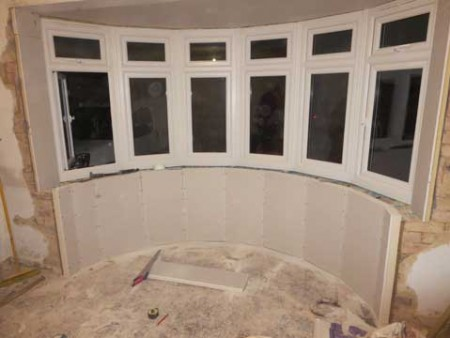 Bay Window Insulated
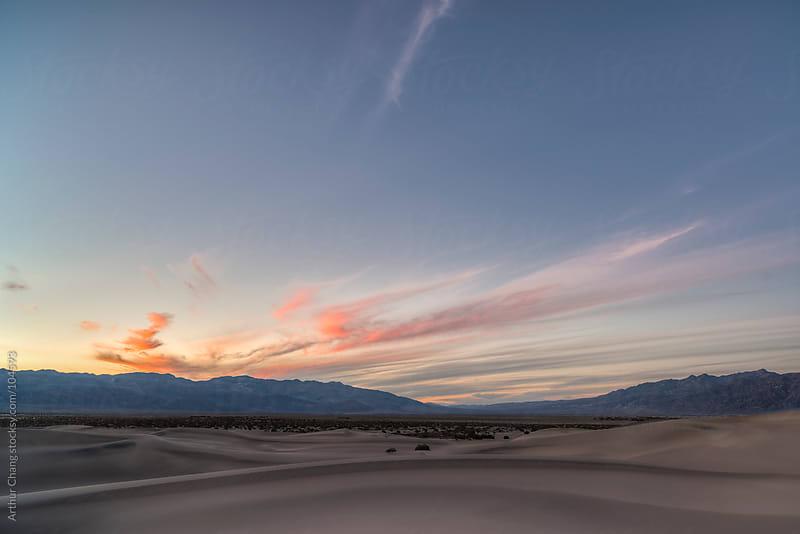 Desert Sunset by Arthur Chang for Stocksy United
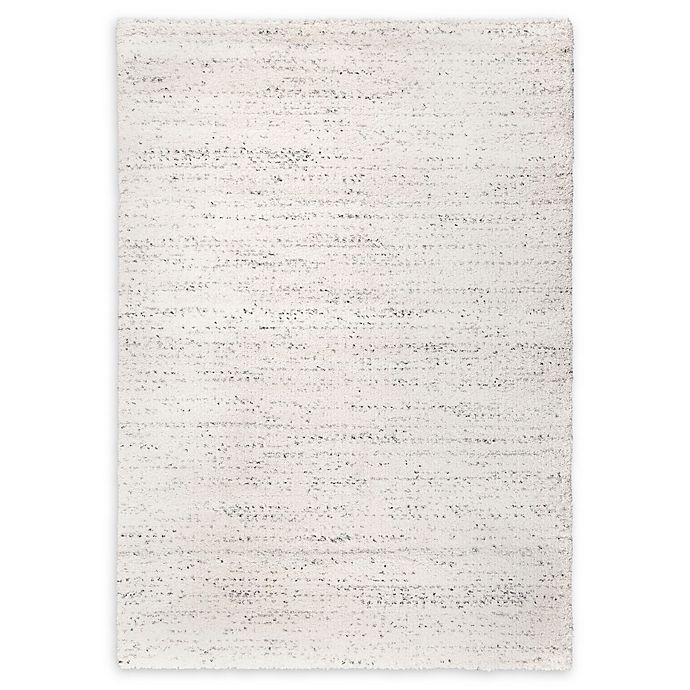 Alternate image 1 for O&O by Olivia & Oliver™ Calgary Rug in Cream/Ivory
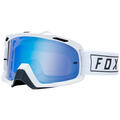 Fox Air Space Cycling Goggles alt image view 3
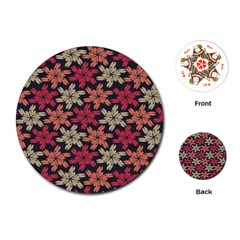 Floral Seamless Pattern Vector Playing Cards (round)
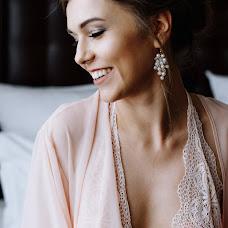 Wedding photographer Darya Shatunova (DashaShatunova). Photo of 01.03.2018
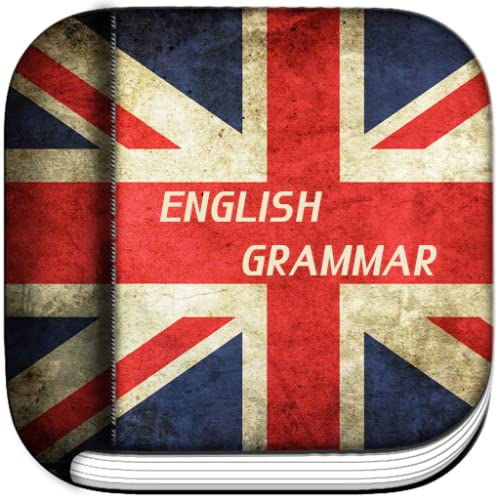 Inglês Grammar Test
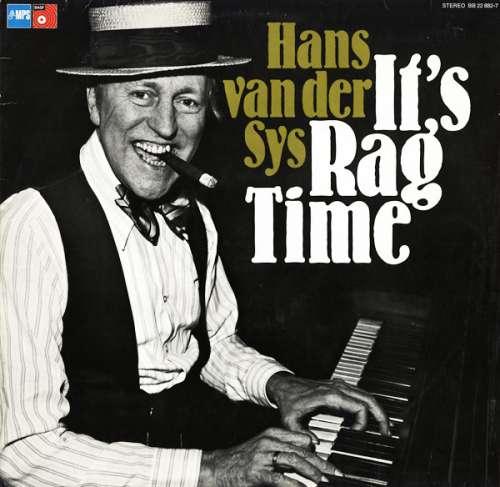 Bild Hans van der Sys - It's Rag Time (LP, Album) Schallplatten Ankauf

■ Directions
Print the lines from the one that contains "Wedding photographer Darya" through the final line of the material above, exactly and only those, with pictures left out.

■ Answer box
 Wedding photographer Darya Shatunova (DashaShatunova). Photo of 01.03.2018
 Inglês Grammar Test
 Bild Hans van der Sys - It's Rag Time (LP, Album) Schallplatten Ankauf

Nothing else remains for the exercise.